═══ ESTRATTO DEL DOCUMENTO ═══
Il nostro lettore capirà facilmente la poesiola soprascritta se tiene presente la descrizione sommaria della lingua data da noi sopra e i seguenti elementi lessicali: kul = ‘luce’; kuv = ‘foro’, ‘buco’, kulkuv = ‘finestra’; -ni suffisso locativo, dikk = ‘chiudere, spegnere’, lik = ‘cielo’, leţţ = ‘stella’, -il = suffisso di diminutivo, pakk = ‘capire’, ñago = ‘piangere’, da ña onomatopeico + go = ‘fare’, metr = ‘morire’, cip = ‘piccolo, bambino’. Cioè:

Alla finestra s’è spenta la luce
in cielo una piccola stella.
Un pianto che non capisce.
È morto un bambino».

Il motivo per cui questa parte è essenziale nella trattazione delle lingue inventate è che in Bausani i motivi autobiografici si intersecano continuamente con la scienza, a volte addirittura facendo sorgere il sospetto che tutto il saggio non sia che un “pretesto” per donare all’umanità un accenno di markusko.
═══ RIGHE DI DATI ═══
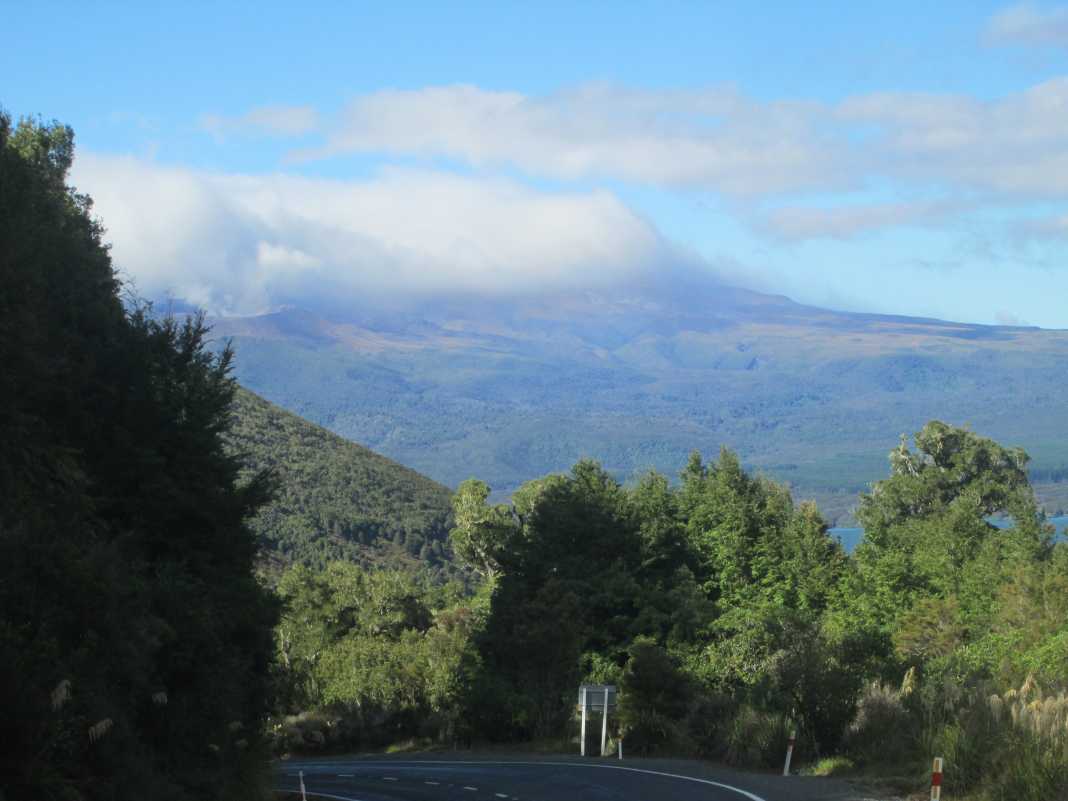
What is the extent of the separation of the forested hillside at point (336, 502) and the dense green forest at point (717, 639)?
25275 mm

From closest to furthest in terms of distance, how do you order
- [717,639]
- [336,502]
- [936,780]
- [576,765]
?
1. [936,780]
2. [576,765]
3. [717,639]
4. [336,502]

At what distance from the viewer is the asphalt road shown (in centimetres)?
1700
═══
**RICHIESTE**
a) Nel brano sulle lingue inventate, quali parole della lingua descritta vengono tradotte con un verbo? Elencale tutte, ciascuna con il suo significato.
b) Scrivi il seguito del brano sulle lingue inventate, partendo dopo la sua ultima frase.
Le righe riportate sopra non hanno alcun ruolo in questo lavoro.

**RISPOSTE PER COMPITO**
a) dikk (‘chiudere, spegnere’), go (‘fare’), pakk (‘capire’), ñago (‘piangere’), metr (‘morire’)

b)
Ad ogni modo, questa è la caratteristica che, nel bene e nel male, rende “unica” in tutti i sensi la figura di Bausani nel panorama culturale italiano: la trasformazione in scienza delle proprie fantasie. Nella “Presentazione” il professor Lancioni coglie perfettamente il punto richiamando la nota traduzione dello studioso del Corano, attraverso la quale “ha inventato un vero e proprio registro linguistico”, con misteriosi ed evocative espressioni sue proprie (come “le stanze intime, i venti che corrono, l’ora che cade, i ranghi serrati, […] gli esseri lancati e gli esseri strappanti, la percotente, il sopravveniente di notte”). Ancor più coraggiosamente, Lancioni sostiene che sia un peccato che “i musulmani italiani abbiano adottato la penosa traduzione del convertito Piccardo, in luogo della meravigliosa versione bausaniana”, perdendo così l’occasione di “modellare una vera e propria lingua liturgica, come la King James Version della Bibbia ha fatto per l’inglese”.

Il motivo fondamentale dietro l’occasione mancata è ovviamente l’appartenenza di Bausani alla corrente islamica eterodossa del bahá’ísmo, alla quale -non a caso?- si convertì anche la figlia di Zamenhof. Allargando però il discorso a tale ambito si correrebbe il rischio di passare dalle lingue inventate agli universi paralleli.

(Consiglio ad ogni modo l’acquisto del volume anche da parte dei miei lettori perché molto presto comincerò anch’io a scrivere in markusko certe cose che non si possono scrivere in alcuna lingua esistente).